> _EXERCISE AIM_: Continue the vector database style and testing guide from the point where it stops.

> _READING PASSAGE_:
-----

TypeScript/JavaScript Style

For Node.js bindings:

// Use TypeScript for type safety
interface VectorEntry {
    id?: string;
    vector: Float32Array;
    metadata?: Record<string, any>;
}

// Async/await for async operations
async function search(query: Float32Array): Promise<SearchResult[]> {
    return await db.search({ vector: query, k: 10 });
}

// Use const/let, never var
const db = new VectorDB(options);
let results = await db.search(query);

Testing

Test Structure

#[cfg(test)]
mod tests {
    use super::*;

    #[test]
    fn test_basic_insert() {
        // Arrange
        let db = VectorDB::new(DbOptions::default()).unwrap();
        let entry = VectorEntry {
            id: None,
            vector: vec![0.1; 128],
            metadata: None,
        };

        // Act
        let id = db.insert(entry).unwrap();

        // Assert
        assert!(!id.is_empty());
    }

    #[test]
    fn test_error_handling() {
        let db = VectorDB::new(DbOptions::default()).unwrap();
        let wrong_dims = vec![0.1; 64]; // Wrong dimensions

        let result = db.insert(VectorEntry {
            id: None,
            vector: wrong_dims,
            metadata: None,
        });

        assert!(result.is_err());
    }
}

Property-Based Testing

Use proptest for property-based tests:

use proptest::prelude::*;

proptest! {
    #[test]
    fn test_distance_symmetry(
        a in prop::collection::vec(any::<f32>(), 128),
        b in prop::collection::vec(any::<f32>(), 128)

-----

> _DATA UNDER STUDY_:
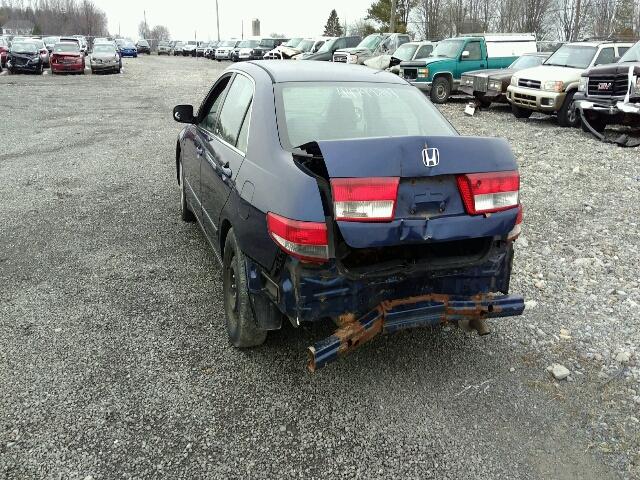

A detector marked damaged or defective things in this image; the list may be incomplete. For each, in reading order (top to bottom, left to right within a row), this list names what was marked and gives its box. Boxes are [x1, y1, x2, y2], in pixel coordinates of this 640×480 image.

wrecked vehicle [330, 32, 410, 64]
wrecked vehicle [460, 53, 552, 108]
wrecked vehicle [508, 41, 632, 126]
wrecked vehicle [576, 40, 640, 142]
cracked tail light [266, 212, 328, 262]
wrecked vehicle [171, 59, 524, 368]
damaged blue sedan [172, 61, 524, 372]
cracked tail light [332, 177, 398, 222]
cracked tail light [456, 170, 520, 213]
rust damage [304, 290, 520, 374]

-----

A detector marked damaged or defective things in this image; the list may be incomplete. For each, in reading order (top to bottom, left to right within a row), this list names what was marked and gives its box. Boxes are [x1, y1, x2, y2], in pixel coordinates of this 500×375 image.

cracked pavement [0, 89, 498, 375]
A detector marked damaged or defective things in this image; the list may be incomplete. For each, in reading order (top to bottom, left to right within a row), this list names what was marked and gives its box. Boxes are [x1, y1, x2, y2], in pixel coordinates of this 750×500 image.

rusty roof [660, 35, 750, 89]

-----

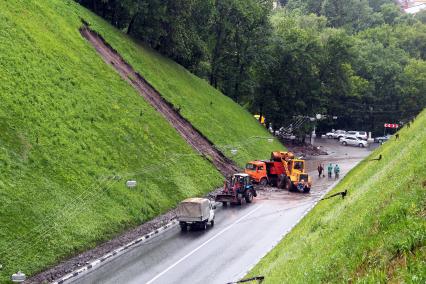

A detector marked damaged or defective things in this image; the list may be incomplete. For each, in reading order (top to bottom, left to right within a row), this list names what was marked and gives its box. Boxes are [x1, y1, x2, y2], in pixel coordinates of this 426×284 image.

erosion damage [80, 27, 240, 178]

-----

> _TASK RESULT_:
    ) {
        let d1 = euclidean_distance(&a, &b);
        let d2 = euclidean_distance(&b, &a);
        assert!((d1 - d2).abs() < 1e-5);
    }
}

Benchmarking

Use criterion for benchmarks:

use criterion::{black_box, criterion_group, criterion_main, Criterion};

fn benchmark_search(c: &mut Criterion) {
    let db = setup_db();
    let query = vec![0.1; 128];

    c.bench_function("search 1M vectors", |b| {
        b.iter(|| {
            db.search(black_box(&SearchQuery {
                vector: query.clone(),
                k: 10,
                filter: None,
                include_vectors: false,
            }))
        })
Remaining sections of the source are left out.